Вот захожу я в магазин,
Ко мне подходит гражданин —
Легавый, легавый, легавый.
Он говорит: «Такую мать,
Попался, парень, ты опять,
Попался, попался, попался».
Лежу на нарах, вшей ищу,
Баланду жрать я не хочу.
Свободу, свободу, свободу.
Один вагон набит битком,
А я, как курва, с котелком
По шпалам, по шпалам, по шпалам.
1952, осень
— А вы подумайте, заключённый Рязанов. Хорошо подумайте, — вполне дружелюбно посоветовал следователь. У меня всё ещё никак не получалось думать на фене, до сих пор называл «кума» следователем.
— О чём мне думать, гражданин начальник. Я правду говорю. Что видел своими глазами, то и говорю, — старался я убедить допрашивавшего. Причём произносил слова тихо, чтобы не спровоцировать на грубое обращение. Или хуже того — на побои.
Я взглянул в глаза следователю, но ничего в них не увидел. И опасности — тоже. Не похоже, чтобы он маховики [101] Маховики — руки (феня).
в ход пустил. Подумав так, я перевёл взгляд на руки старшего лейтенанта, лежавшие мирно, на незаконченном протоколе допроса. Обычные руки. Пальцы чистые, ухоженные, с заоваленными розово-белыми ногтями. Спокойные такие, молодые и красивые руки знающего себе цену человека. Наверное, любимца женщин и удачливого службиста. И на свои глянул… Эх, глаза бы не смотрели. Не отмываются от чёрной вонючей «мазуты», креозота, которым мы с Сашей мажем мочальными квачами нижнюю часть брусьев, что в закоп опускают. В запретку. Видать, на многие тыщи километров запретных зон планируют этих столбов наготовить. По указу управления лагерей. Но едва ли те столбы, что Саша обрабатывает, долго простоят. Не то что мои. С детства приучен матерью делать всё добросовестно. Стыдно мне работать плохо. Не научился ещё. За что Саша постоянно надо мной подтрунивает, что, дескать, и кандалы на себя сковал бы — навечно.

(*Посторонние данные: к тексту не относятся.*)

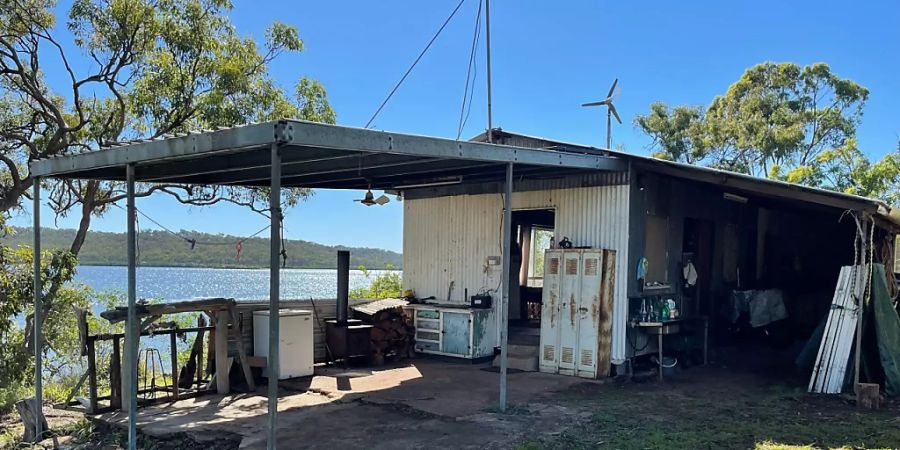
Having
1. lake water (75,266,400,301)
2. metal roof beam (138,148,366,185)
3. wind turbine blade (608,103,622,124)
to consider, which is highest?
wind turbine blade (608,103,622,124)

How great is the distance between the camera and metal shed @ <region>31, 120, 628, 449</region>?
4570 mm

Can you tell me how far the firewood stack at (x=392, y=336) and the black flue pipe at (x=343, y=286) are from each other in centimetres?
54

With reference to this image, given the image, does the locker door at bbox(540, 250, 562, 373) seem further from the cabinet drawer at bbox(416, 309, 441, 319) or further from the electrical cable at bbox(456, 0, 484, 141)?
the electrical cable at bbox(456, 0, 484, 141)

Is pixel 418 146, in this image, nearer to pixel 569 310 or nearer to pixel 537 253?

— Выйдите, заключённый Рязанов, в коридор и там хорошо обо всём подумайте, — услышал я будничный бесцветный голос следователя и оторвал взгляд от своих рук, исковерканных, искалеченных в работе. Надолго они приняли в себя, каждой порой всосали проклятый креозот. Если суждено мне сгнить в общей яме, то руки, как у фараона, нетленными останутся. На века. Нет, я вовсе не собирался подыхать в этом вонючем концлагере. Наоборот. Но глупо и исключить такую вероятность. Нельзя даже на час, на день вперёд загадывать — такая у зека жизнь. Если можно назвать жизнью это подневольное существование.